In a bit of reflective writing due on Fridays each week, students indicated to me which of their peers in the class they wanted to offer an LSO for the week just past, an acknowledgment of any way another student had helped them out– by helping them grasp something complicated, asking a good question, being stalwart in Breakout Room discussions or productive in asynchronous organizing for a collaborative essay, whatever it might be. They indicated the LSO they wanted to make to me alone and then over the weekend, I used Moodle’s (still slightly perplexing) Badges function to send honorees their badge with a message that “Someone in our course gave you for a Learning Shout-Out.”  Recipients get 1 badge per week no matter how many might nominate them in the same week. Eventually, nearly everyone had received a badge. Students seemed to really like it. Badges helped me to encourage reflection, acknowledgment, and gratitude at the heart of course.

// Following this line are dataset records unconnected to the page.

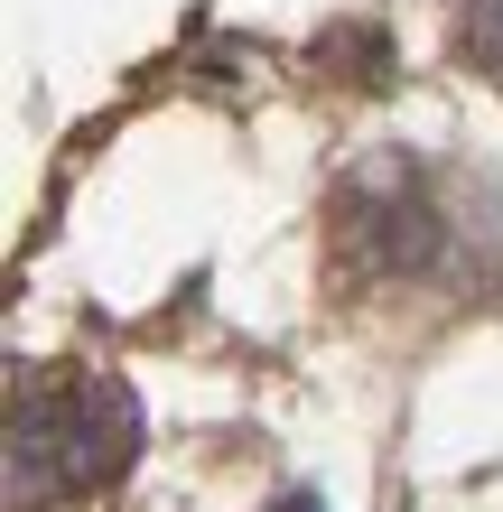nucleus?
<instances>
[{
  "label": "nucleus",
  "instance_id": "obj_1",
  "mask_svg": "<svg viewBox=\"0 0 503 512\" xmlns=\"http://www.w3.org/2000/svg\"><path fill=\"white\" fill-rule=\"evenodd\" d=\"M140 447V410L112 382H56L47 401H19L10 429V475H19V512L38 494H94L131 466Z\"/></svg>",
  "mask_w": 503,
  "mask_h": 512
},
{
  "label": "nucleus",
  "instance_id": "obj_2",
  "mask_svg": "<svg viewBox=\"0 0 503 512\" xmlns=\"http://www.w3.org/2000/svg\"><path fill=\"white\" fill-rule=\"evenodd\" d=\"M466 47H476L485 66H503V0H476V19H466Z\"/></svg>",
  "mask_w": 503,
  "mask_h": 512
}]
</instances>
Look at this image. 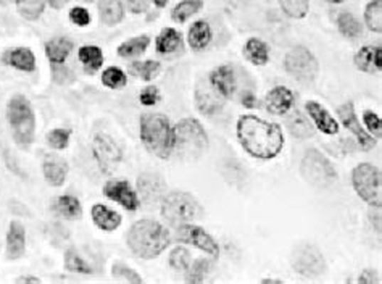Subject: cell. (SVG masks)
Returning a JSON list of instances; mask_svg holds the SVG:
<instances>
[{
  "label": "cell",
  "mask_w": 382,
  "mask_h": 284,
  "mask_svg": "<svg viewBox=\"0 0 382 284\" xmlns=\"http://www.w3.org/2000/svg\"><path fill=\"white\" fill-rule=\"evenodd\" d=\"M235 135L242 149L258 160L276 159L284 147L281 126L255 115H242L235 123Z\"/></svg>",
  "instance_id": "obj_1"
},
{
  "label": "cell",
  "mask_w": 382,
  "mask_h": 284,
  "mask_svg": "<svg viewBox=\"0 0 382 284\" xmlns=\"http://www.w3.org/2000/svg\"><path fill=\"white\" fill-rule=\"evenodd\" d=\"M126 243L136 257L152 260L166 251L171 243V236L168 228L159 221L139 220L127 231Z\"/></svg>",
  "instance_id": "obj_2"
},
{
  "label": "cell",
  "mask_w": 382,
  "mask_h": 284,
  "mask_svg": "<svg viewBox=\"0 0 382 284\" xmlns=\"http://www.w3.org/2000/svg\"><path fill=\"white\" fill-rule=\"evenodd\" d=\"M141 141L152 155L166 160L174 152V132L166 115L144 113L141 117Z\"/></svg>",
  "instance_id": "obj_3"
},
{
  "label": "cell",
  "mask_w": 382,
  "mask_h": 284,
  "mask_svg": "<svg viewBox=\"0 0 382 284\" xmlns=\"http://www.w3.org/2000/svg\"><path fill=\"white\" fill-rule=\"evenodd\" d=\"M7 120L16 146L29 150L36 136V115L31 102L21 94L14 95L7 105Z\"/></svg>",
  "instance_id": "obj_4"
},
{
  "label": "cell",
  "mask_w": 382,
  "mask_h": 284,
  "mask_svg": "<svg viewBox=\"0 0 382 284\" xmlns=\"http://www.w3.org/2000/svg\"><path fill=\"white\" fill-rule=\"evenodd\" d=\"M174 150L179 155L197 159L208 149V136L203 126L193 118L181 120L173 128Z\"/></svg>",
  "instance_id": "obj_5"
},
{
  "label": "cell",
  "mask_w": 382,
  "mask_h": 284,
  "mask_svg": "<svg viewBox=\"0 0 382 284\" xmlns=\"http://www.w3.org/2000/svg\"><path fill=\"white\" fill-rule=\"evenodd\" d=\"M200 214L202 207L197 199L186 191H171L161 199V216L173 226L193 221Z\"/></svg>",
  "instance_id": "obj_6"
},
{
  "label": "cell",
  "mask_w": 382,
  "mask_h": 284,
  "mask_svg": "<svg viewBox=\"0 0 382 284\" xmlns=\"http://www.w3.org/2000/svg\"><path fill=\"white\" fill-rule=\"evenodd\" d=\"M300 174L317 189H326L337 181V172L329 159L318 149H308L300 162Z\"/></svg>",
  "instance_id": "obj_7"
},
{
  "label": "cell",
  "mask_w": 382,
  "mask_h": 284,
  "mask_svg": "<svg viewBox=\"0 0 382 284\" xmlns=\"http://www.w3.org/2000/svg\"><path fill=\"white\" fill-rule=\"evenodd\" d=\"M351 186L369 207L382 205V174L373 163H360L351 172Z\"/></svg>",
  "instance_id": "obj_8"
},
{
  "label": "cell",
  "mask_w": 382,
  "mask_h": 284,
  "mask_svg": "<svg viewBox=\"0 0 382 284\" xmlns=\"http://www.w3.org/2000/svg\"><path fill=\"white\" fill-rule=\"evenodd\" d=\"M284 70L287 75L299 83H312L319 73V63L312 51L307 47L297 46L290 49L284 57Z\"/></svg>",
  "instance_id": "obj_9"
},
{
  "label": "cell",
  "mask_w": 382,
  "mask_h": 284,
  "mask_svg": "<svg viewBox=\"0 0 382 284\" xmlns=\"http://www.w3.org/2000/svg\"><path fill=\"white\" fill-rule=\"evenodd\" d=\"M290 265L303 278H319L326 271L323 252L313 244L297 246L290 256Z\"/></svg>",
  "instance_id": "obj_10"
},
{
  "label": "cell",
  "mask_w": 382,
  "mask_h": 284,
  "mask_svg": "<svg viewBox=\"0 0 382 284\" xmlns=\"http://www.w3.org/2000/svg\"><path fill=\"white\" fill-rule=\"evenodd\" d=\"M92 154L100 172L105 174H112L123 160V150H121L120 144L112 136L104 135V132L94 136Z\"/></svg>",
  "instance_id": "obj_11"
},
{
  "label": "cell",
  "mask_w": 382,
  "mask_h": 284,
  "mask_svg": "<svg viewBox=\"0 0 382 284\" xmlns=\"http://www.w3.org/2000/svg\"><path fill=\"white\" fill-rule=\"evenodd\" d=\"M174 239L181 244H189L197 247V249L207 252L211 257L220 256V246L215 241L213 236L208 231H205L202 226L191 225V223H184V225L176 226Z\"/></svg>",
  "instance_id": "obj_12"
},
{
  "label": "cell",
  "mask_w": 382,
  "mask_h": 284,
  "mask_svg": "<svg viewBox=\"0 0 382 284\" xmlns=\"http://www.w3.org/2000/svg\"><path fill=\"white\" fill-rule=\"evenodd\" d=\"M337 117L341 120V123L345 126V130H349L351 135L356 137V141H359V146L361 150H368L374 149L376 146V137L369 135L368 131H365L363 128L359 117H356L355 107L351 102H345L344 105H341L337 108Z\"/></svg>",
  "instance_id": "obj_13"
},
{
  "label": "cell",
  "mask_w": 382,
  "mask_h": 284,
  "mask_svg": "<svg viewBox=\"0 0 382 284\" xmlns=\"http://www.w3.org/2000/svg\"><path fill=\"white\" fill-rule=\"evenodd\" d=\"M104 196L110 201L120 204L121 207L129 210V211H136L141 205V201H139L137 192L132 189L131 184L127 183L126 179H112L104 186Z\"/></svg>",
  "instance_id": "obj_14"
},
{
  "label": "cell",
  "mask_w": 382,
  "mask_h": 284,
  "mask_svg": "<svg viewBox=\"0 0 382 284\" xmlns=\"http://www.w3.org/2000/svg\"><path fill=\"white\" fill-rule=\"evenodd\" d=\"M165 181L160 174L144 173L137 178V196L139 201L147 205H154L161 202L163 196L166 194Z\"/></svg>",
  "instance_id": "obj_15"
},
{
  "label": "cell",
  "mask_w": 382,
  "mask_h": 284,
  "mask_svg": "<svg viewBox=\"0 0 382 284\" xmlns=\"http://www.w3.org/2000/svg\"><path fill=\"white\" fill-rule=\"evenodd\" d=\"M210 88L223 99H233L238 90V80L235 71L231 65H221L210 73Z\"/></svg>",
  "instance_id": "obj_16"
},
{
  "label": "cell",
  "mask_w": 382,
  "mask_h": 284,
  "mask_svg": "<svg viewBox=\"0 0 382 284\" xmlns=\"http://www.w3.org/2000/svg\"><path fill=\"white\" fill-rule=\"evenodd\" d=\"M305 110L308 113V118L312 120V123L317 126L321 132H324L327 136L337 135L339 123L336 122V118L319 104V102L308 100L305 104Z\"/></svg>",
  "instance_id": "obj_17"
},
{
  "label": "cell",
  "mask_w": 382,
  "mask_h": 284,
  "mask_svg": "<svg viewBox=\"0 0 382 284\" xmlns=\"http://www.w3.org/2000/svg\"><path fill=\"white\" fill-rule=\"evenodd\" d=\"M294 93L286 86L272 88L265 98V107L271 115H287L294 107Z\"/></svg>",
  "instance_id": "obj_18"
},
{
  "label": "cell",
  "mask_w": 382,
  "mask_h": 284,
  "mask_svg": "<svg viewBox=\"0 0 382 284\" xmlns=\"http://www.w3.org/2000/svg\"><path fill=\"white\" fill-rule=\"evenodd\" d=\"M354 63L356 70L363 73L374 75L382 70V47L381 46H365L355 53Z\"/></svg>",
  "instance_id": "obj_19"
},
{
  "label": "cell",
  "mask_w": 382,
  "mask_h": 284,
  "mask_svg": "<svg viewBox=\"0 0 382 284\" xmlns=\"http://www.w3.org/2000/svg\"><path fill=\"white\" fill-rule=\"evenodd\" d=\"M42 173L46 181L53 187L63 186L68 177V163L58 155H47L42 162Z\"/></svg>",
  "instance_id": "obj_20"
},
{
  "label": "cell",
  "mask_w": 382,
  "mask_h": 284,
  "mask_svg": "<svg viewBox=\"0 0 382 284\" xmlns=\"http://www.w3.org/2000/svg\"><path fill=\"white\" fill-rule=\"evenodd\" d=\"M26 252V229L20 221H11L7 233V258L18 260Z\"/></svg>",
  "instance_id": "obj_21"
},
{
  "label": "cell",
  "mask_w": 382,
  "mask_h": 284,
  "mask_svg": "<svg viewBox=\"0 0 382 284\" xmlns=\"http://www.w3.org/2000/svg\"><path fill=\"white\" fill-rule=\"evenodd\" d=\"M4 62L18 71H24V73H31L36 70V57L28 47H16V49L7 51L4 56Z\"/></svg>",
  "instance_id": "obj_22"
},
{
  "label": "cell",
  "mask_w": 382,
  "mask_h": 284,
  "mask_svg": "<svg viewBox=\"0 0 382 284\" xmlns=\"http://www.w3.org/2000/svg\"><path fill=\"white\" fill-rule=\"evenodd\" d=\"M90 216H92L94 225L102 229V231H115L121 225V215L117 211L108 209L104 204H95L92 210H90Z\"/></svg>",
  "instance_id": "obj_23"
},
{
  "label": "cell",
  "mask_w": 382,
  "mask_h": 284,
  "mask_svg": "<svg viewBox=\"0 0 382 284\" xmlns=\"http://www.w3.org/2000/svg\"><path fill=\"white\" fill-rule=\"evenodd\" d=\"M221 95H218L213 89L207 88H197L196 90V104L198 112L203 115V117H215L216 113H220L223 110Z\"/></svg>",
  "instance_id": "obj_24"
},
{
  "label": "cell",
  "mask_w": 382,
  "mask_h": 284,
  "mask_svg": "<svg viewBox=\"0 0 382 284\" xmlns=\"http://www.w3.org/2000/svg\"><path fill=\"white\" fill-rule=\"evenodd\" d=\"M211 39H213V33H211L208 23L203 20L193 23L189 29V33H187V42H189L191 49L196 52L207 49Z\"/></svg>",
  "instance_id": "obj_25"
},
{
  "label": "cell",
  "mask_w": 382,
  "mask_h": 284,
  "mask_svg": "<svg viewBox=\"0 0 382 284\" xmlns=\"http://www.w3.org/2000/svg\"><path fill=\"white\" fill-rule=\"evenodd\" d=\"M73 47H75L73 46V42L68 38H63V36H58V38L47 41L46 56L48 58V62H51L52 65L65 63L66 58L70 57Z\"/></svg>",
  "instance_id": "obj_26"
},
{
  "label": "cell",
  "mask_w": 382,
  "mask_h": 284,
  "mask_svg": "<svg viewBox=\"0 0 382 284\" xmlns=\"http://www.w3.org/2000/svg\"><path fill=\"white\" fill-rule=\"evenodd\" d=\"M286 126L290 135L297 139H310L314 136V125L312 123V120L299 110L289 115Z\"/></svg>",
  "instance_id": "obj_27"
},
{
  "label": "cell",
  "mask_w": 382,
  "mask_h": 284,
  "mask_svg": "<svg viewBox=\"0 0 382 284\" xmlns=\"http://www.w3.org/2000/svg\"><path fill=\"white\" fill-rule=\"evenodd\" d=\"M78 57H80V62L87 75H95L104 65V53L97 46H83L78 51Z\"/></svg>",
  "instance_id": "obj_28"
},
{
  "label": "cell",
  "mask_w": 382,
  "mask_h": 284,
  "mask_svg": "<svg viewBox=\"0 0 382 284\" xmlns=\"http://www.w3.org/2000/svg\"><path fill=\"white\" fill-rule=\"evenodd\" d=\"M244 56L250 63L257 66H265L270 62L268 44L258 38H250L244 46Z\"/></svg>",
  "instance_id": "obj_29"
},
{
  "label": "cell",
  "mask_w": 382,
  "mask_h": 284,
  "mask_svg": "<svg viewBox=\"0 0 382 284\" xmlns=\"http://www.w3.org/2000/svg\"><path fill=\"white\" fill-rule=\"evenodd\" d=\"M183 46V34L174 28H165L163 31L156 36L155 41V49L161 56H168L173 53Z\"/></svg>",
  "instance_id": "obj_30"
},
{
  "label": "cell",
  "mask_w": 382,
  "mask_h": 284,
  "mask_svg": "<svg viewBox=\"0 0 382 284\" xmlns=\"http://www.w3.org/2000/svg\"><path fill=\"white\" fill-rule=\"evenodd\" d=\"M99 15L107 26L118 25L124 18L123 4L121 0H99Z\"/></svg>",
  "instance_id": "obj_31"
},
{
  "label": "cell",
  "mask_w": 382,
  "mask_h": 284,
  "mask_svg": "<svg viewBox=\"0 0 382 284\" xmlns=\"http://www.w3.org/2000/svg\"><path fill=\"white\" fill-rule=\"evenodd\" d=\"M53 210L66 220H80L83 216V205L75 196H60L53 202Z\"/></svg>",
  "instance_id": "obj_32"
},
{
  "label": "cell",
  "mask_w": 382,
  "mask_h": 284,
  "mask_svg": "<svg viewBox=\"0 0 382 284\" xmlns=\"http://www.w3.org/2000/svg\"><path fill=\"white\" fill-rule=\"evenodd\" d=\"M337 28L339 33H341L345 39L356 41L363 36V26L359 18L350 11H342L341 15L337 16Z\"/></svg>",
  "instance_id": "obj_33"
},
{
  "label": "cell",
  "mask_w": 382,
  "mask_h": 284,
  "mask_svg": "<svg viewBox=\"0 0 382 284\" xmlns=\"http://www.w3.org/2000/svg\"><path fill=\"white\" fill-rule=\"evenodd\" d=\"M150 44L149 36H136V38H131L124 41L123 44L118 46V56L121 58H134L139 57L142 52H145Z\"/></svg>",
  "instance_id": "obj_34"
},
{
  "label": "cell",
  "mask_w": 382,
  "mask_h": 284,
  "mask_svg": "<svg viewBox=\"0 0 382 284\" xmlns=\"http://www.w3.org/2000/svg\"><path fill=\"white\" fill-rule=\"evenodd\" d=\"M203 9L202 0H183L171 11V18L176 23H186L191 16L198 14Z\"/></svg>",
  "instance_id": "obj_35"
},
{
  "label": "cell",
  "mask_w": 382,
  "mask_h": 284,
  "mask_svg": "<svg viewBox=\"0 0 382 284\" xmlns=\"http://www.w3.org/2000/svg\"><path fill=\"white\" fill-rule=\"evenodd\" d=\"M161 65L155 60H145V62H132L129 65V75L141 78L142 81H152L160 73Z\"/></svg>",
  "instance_id": "obj_36"
},
{
  "label": "cell",
  "mask_w": 382,
  "mask_h": 284,
  "mask_svg": "<svg viewBox=\"0 0 382 284\" xmlns=\"http://www.w3.org/2000/svg\"><path fill=\"white\" fill-rule=\"evenodd\" d=\"M18 14H20L24 20L34 21L44 14L46 0H15Z\"/></svg>",
  "instance_id": "obj_37"
},
{
  "label": "cell",
  "mask_w": 382,
  "mask_h": 284,
  "mask_svg": "<svg viewBox=\"0 0 382 284\" xmlns=\"http://www.w3.org/2000/svg\"><path fill=\"white\" fill-rule=\"evenodd\" d=\"M365 23L369 31L382 33V0H371L365 9Z\"/></svg>",
  "instance_id": "obj_38"
},
{
  "label": "cell",
  "mask_w": 382,
  "mask_h": 284,
  "mask_svg": "<svg viewBox=\"0 0 382 284\" xmlns=\"http://www.w3.org/2000/svg\"><path fill=\"white\" fill-rule=\"evenodd\" d=\"M277 2L284 14L294 20L305 18L310 10V0H277Z\"/></svg>",
  "instance_id": "obj_39"
},
{
  "label": "cell",
  "mask_w": 382,
  "mask_h": 284,
  "mask_svg": "<svg viewBox=\"0 0 382 284\" xmlns=\"http://www.w3.org/2000/svg\"><path fill=\"white\" fill-rule=\"evenodd\" d=\"M65 268L71 271V273H80V275L92 273L90 265H87L86 260H84L80 253L73 249V247H70V249L65 252Z\"/></svg>",
  "instance_id": "obj_40"
},
{
  "label": "cell",
  "mask_w": 382,
  "mask_h": 284,
  "mask_svg": "<svg viewBox=\"0 0 382 284\" xmlns=\"http://www.w3.org/2000/svg\"><path fill=\"white\" fill-rule=\"evenodd\" d=\"M210 267H211L210 260L197 258L196 262H192L189 265V268L186 270V281L193 283V284L203 283L205 278H207L210 273Z\"/></svg>",
  "instance_id": "obj_41"
},
{
  "label": "cell",
  "mask_w": 382,
  "mask_h": 284,
  "mask_svg": "<svg viewBox=\"0 0 382 284\" xmlns=\"http://www.w3.org/2000/svg\"><path fill=\"white\" fill-rule=\"evenodd\" d=\"M168 263H169V267L176 271H186L192 263L191 252L187 251L186 247H174V249L169 252Z\"/></svg>",
  "instance_id": "obj_42"
},
{
  "label": "cell",
  "mask_w": 382,
  "mask_h": 284,
  "mask_svg": "<svg viewBox=\"0 0 382 284\" xmlns=\"http://www.w3.org/2000/svg\"><path fill=\"white\" fill-rule=\"evenodd\" d=\"M127 83V76L123 70L117 68V66H110L102 73V84L110 89H121L124 88Z\"/></svg>",
  "instance_id": "obj_43"
},
{
  "label": "cell",
  "mask_w": 382,
  "mask_h": 284,
  "mask_svg": "<svg viewBox=\"0 0 382 284\" xmlns=\"http://www.w3.org/2000/svg\"><path fill=\"white\" fill-rule=\"evenodd\" d=\"M70 137H71V131L65 128H55V130L48 131L46 136L48 147H52L55 150H63L68 147Z\"/></svg>",
  "instance_id": "obj_44"
},
{
  "label": "cell",
  "mask_w": 382,
  "mask_h": 284,
  "mask_svg": "<svg viewBox=\"0 0 382 284\" xmlns=\"http://www.w3.org/2000/svg\"><path fill=\"white\" fill-rule=\"evenodd\" d=\"M112 275H113V278H117V280H123L126 283H136V284L142 283V278L139 276V273L134 268L127 267V265L120 263V262L113 263Z\"/></svg>",
  "instance_id": "obj_45"
},
{
  "label": "cell",
  "mask_w": 382,
  "mask_h": 284,
  "mask_svg": "<svg viewBox=\"0 0 382 284\" xmlns=\"http://www.w3.org/2000/svg\"><path fill=\"white\" fill-rule=\"evenodd\" d=\"M52 80L58 86H68V84L75 83V73L68 68V66H63V63L53 65L52 66Z\"/></svg>",
  "instance_id": "obj_46"
},
{
  "label": "cell",
  "mask_w": 382,
  "mask_h": 284,
  "mask_svg": "<svg viewBox=\"0 0 382 284\" xmlns=\"http://www.w3.org/2000/svg\"><path fill=\"white\" fill-rule=\"evenodd\" d=\"M363 123L366 125V130L371 136H376V139H381L382 136V122L378 113L373 110L363 112Z\"/></svg>",
  "instance_id": "obj_47"
},
{
  "label": "cell",
  "mask_w": 382,
  "mask_h": 284,
  "mask_svg": "<svg viewBox=\"0 0 382 284\" xmlns=\"http://www.w3.org/2000/svg\"><path fill=\"white\" fill-rule=\"evenodd\" d=\"M139 100H141V104L145 105V107L155 105L156 102L160 100V90H159V88L147 86V88H145L142 90L141 95H139Z\"/></svg>",
  "instance_id": "obj_48"
},
{
  "label": "cell",
  "mask_w": 382,
  "mask_h": 284,
  "mask_svg": "<svg viewBox=\"0 0 382 284\" xmlns=\"http://www.w3.org/2000/svg\"><path fill=\"white\" fill-rule=\"evenodd\" d=\"M70 20L78 26H87L90 23V14L84 7H75L70 11Z\"/></svg>",
  "instance_id": "obj_49"
},
{
  "label": "cell",
  "mask_w": 382,
  "mask_h": 284,
  "mask_svg": "<svg viewBox=\"0 0 382 284\" xmlns=\"http://www.w3.org/2000/svg\"><path fill=\"white\" fill-rule=\"evenodd\" d=\"M127 10L131 11V14L139 15L144 14V11L149 10V4L150 0H124Z\"/></svg>",
  "instance_id": "obj_50"
},
{
  "label": "cell",
  "mask_w": 382,
  "mask_h": 284,
  "mask_svg": "<svg viewBox=\"0 0 382 284\" xmlns=\"http://www.w3.org/2000/svg\"><path fill=\"white\" fill-rule=\"evenodd\" d=\"M359 283L361 284H374V283H381V278L378 275V271L376 270H371V268H366L363 270L360 276H359Z\"/></svg>",
  "instance_id": "obj_51"
},
{
  "label": "cell",
  "mask_w": 382,
  "mask_h": 284,
  "mask_svg": "<svg viewBox=\"0 0 382 284\" xmlns=\"http://www.w3.org/2000/svg\"><path fill=\"white\" fill-rule=\"evenodd\" d=\"M368 216L369 221H371V226L376 229V233L381 234V207H371Z\"/></svg>",
  "instance_id": "obj_52"
},
{
  "label": "cell",
  "mask_w": 382,
  "mask_h": 284,
  "mask_svg": "<svg viewBox=\"0 0 382 284\" xmlns=\"http://www.w3.org/2000/svg\"><path fill=\"white\" fill-rule=\"evenodd\" d=\"M242 104L247 108H255L257 107V98H255V94L252 93H245L244 98H242Z\"/></svg>",
  "instance_id": "obj_53"
},
{
  "label": "cell",
  "mask_w": 382,
  "mask_h": 284,
  "mask_svg": "<svg viewBox=\"0 0 382 284\" xmlns=\"http://www.w3.org/2000/svg\"><path fill=\"white\" fill-rule=\"evenodd\" d=\"M46 2L51 5L52 9H55V10H62L66 4L70 2V0H46Z\"/></svg>",
  "instance_id": "obj_54"
},
{
  "label": "cell",
  "mask_w": 382,
  "mask_h": 284,
  "mask_svg": "<svg viewBox=\"0 0 382 284\" xmlns=\"http://www.w3.org/2000/svg\"><path fill=\"white\" fill-rule=\"evenodd\" d=\"M16 283H31V284H39L41 280L39 278H36V276H21V278H18Z\"/></svg>",
  "instance_id": "obj_55"
},
{
  "label": "cell",
  "mask_w": 382,
  "mask_h": 284,
  "mask_svg": "<svg viewBox=\"0 0 382 284\" xmlns=\"http://www.w3.org/2000/svg\"><path fill=\"white\" fill-rule=\"evenodd\" d=\"M150 2H154V4L156 5V7H159V9H163V7H166L169 0H150Z\"/></svg>",
  "instance_id": "obj_56"
},
{
  "label": "cell",
  "mask_w": 382,
  "mask_h": 284,
  "mask_svg": "<svg viewBox=\"0 0 382 284\" xmlns=\"http://www.w3.org/2000/svg\"><path fill=\"white\" fill-rule=\"evenodd\" d=\"M263 284H282V280H275V278H266V280L262 281Z\"/></svg>",
  "instance_id": "obj_57"
},
{
  "label": "cell",
  "mask_w": 382,
  "mask_h": 284,
  "mask_svg": "<svg viewBox=\"0 0 382 284\" xmlns=\"http://www.w3.org/2000/svg\"><path fill=\"white\" fill-rule=\"evenodd\" d=\"M14 2H15V0H0V5H10Z\"/></svg>",
  "instance_id": "obj_58"
},
{
  "label": "cell",
  "mask_w": 382,
  "mask_h": 284,
  "mask_svg": "<svg viewBox=\"0 0 382 284\" xmlns=\"http://www.w3.org/2000/svg\"><path fill=\"white\" fill-rule=\"evenodd\" d=\"M324 2H329V4H342V2H345V0H324Z\"/></svg>",
  "instance_id": "obj_59"
},
{
  "label": "cell",
  "mask_w": 382,
  "mask_h": 284,
  "mask_svg": "<svg viewBox=\"0 0 382 284\" xmlns=\"http://www.w3.org/2000/svg\"><path fill=\"white\" fill-rule=\"evenodd\" d=\"M83 2H90V0H83Z\"/></svg>",
  "instance_id": "obj_60"
}]
</instances>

Dev Gupta (Political Science) used badges in a low-key way to encourage community-building and to add an element of fun to her course. Dev summarized her approach: 

Students can earn badges for answering course questions that students post on Slack (questions that I normally might answer if others don’t get there first), posting funny things to a specific Slack forum (memes related to things we’re talking about), and specific discussion forum behaviors (amplifying the points that other students make, for example, or being particularly good at bringing in evidence from texts). I also created one at the beginning for mastery of the syllabus (everyone who got 10/10 on the syllabus quiz got one — but everyone had to take the quiz until they got 10/10 to unlock the next activity, so everyone started the class with at least one badge).

[Badges are] just a small add-on that hopefully makes [student] engagement with Moodle a little more fun than it usually would be. I designed the badges to be amusing. That’s gone over well with the students who, I find, respond to goofy things pretty well.